→ EXERCISE INSTRUCTIONS:
Exactly reproduce all the records, keeping pictures out of the copy.

→ GIVEN RECORDS:

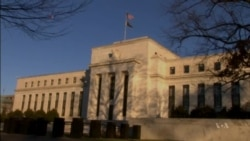 US Fed: Interest Rates Could Rise by Middle of 2015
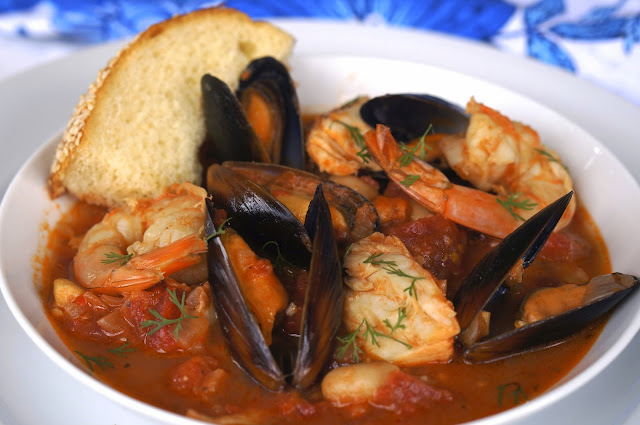 spicy fish stew, fire roasted tomatoes, garlic, crushed red pepper, cilantro, lemon peel, halibut, shrimp, gantry bay seafood mussels in a garlic butter sauce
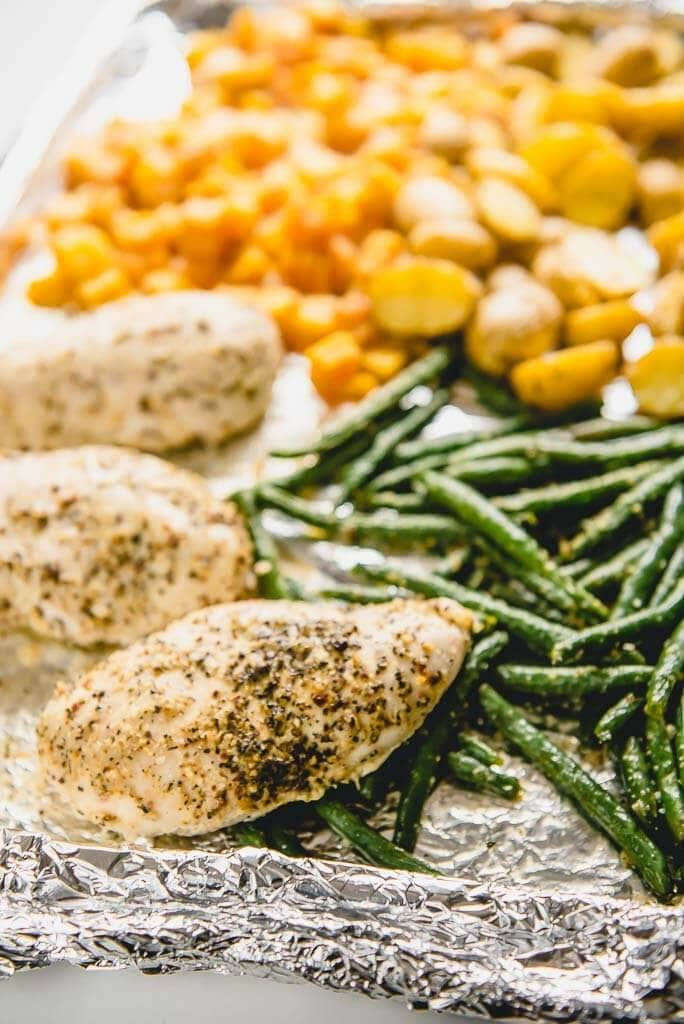 chicken, green beans, potatoes and butternut squash on a sheet pan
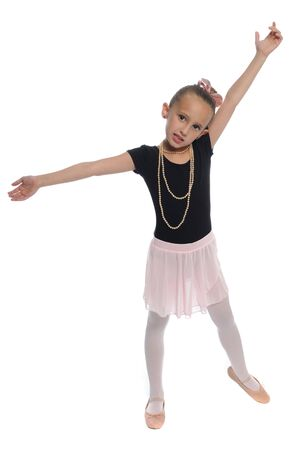 cute young girl posing in a dance costume on a white background Stock Photo - 8140536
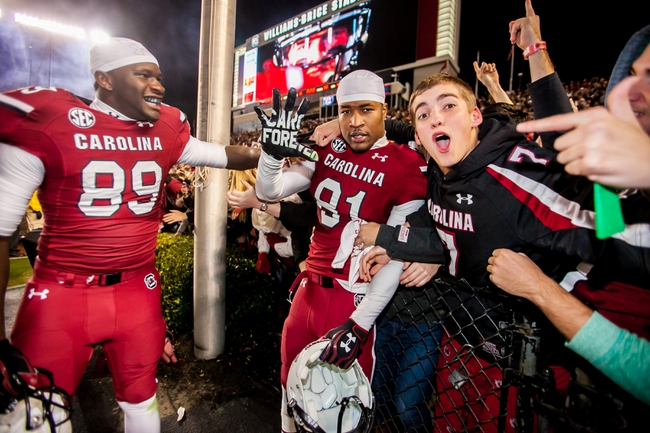 Nov 30, 2013; Columbia, SC, USA; South Carolina Gamecocks tight end Jerell Adams (89) and South Carolina Gamecocks wide receiver Kwinton Smith (82) celebrate with fans following their 31-17 win over the Clemson Tigers at Williams-Brice Stadium. Mandatory Credit: Jeff Blake-USA TODAY Sports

→ COMPLETED EXERCISE:
 US Fed: Interest Rates Could Rise by Middle of 2015
 spicy fish stew, fire roasted tomatoes, garlic, crushed red pepper, cilantro, lemon peel, halibut, shrimp, gantry bay seafood mussels in a garlic butter sauce
 chicken, green beans, potatoes and butternut squash on a sheet pan
 cute young girl posing in a dance costume on a white background Stock Photo - 8140536
 Nov 30, 2013; Columbia, SC, USA; South Carolina Gamecocks tight end Jerell Adams (89) and South Carolina Gamecocks wide receiver Kwinton Smith (82) celebrate with fans following their 31-17 win over the Clemson Tigers at Williams-Brice Stadium. Mandatory Credit: Jeff Blake-USA TODAY Sports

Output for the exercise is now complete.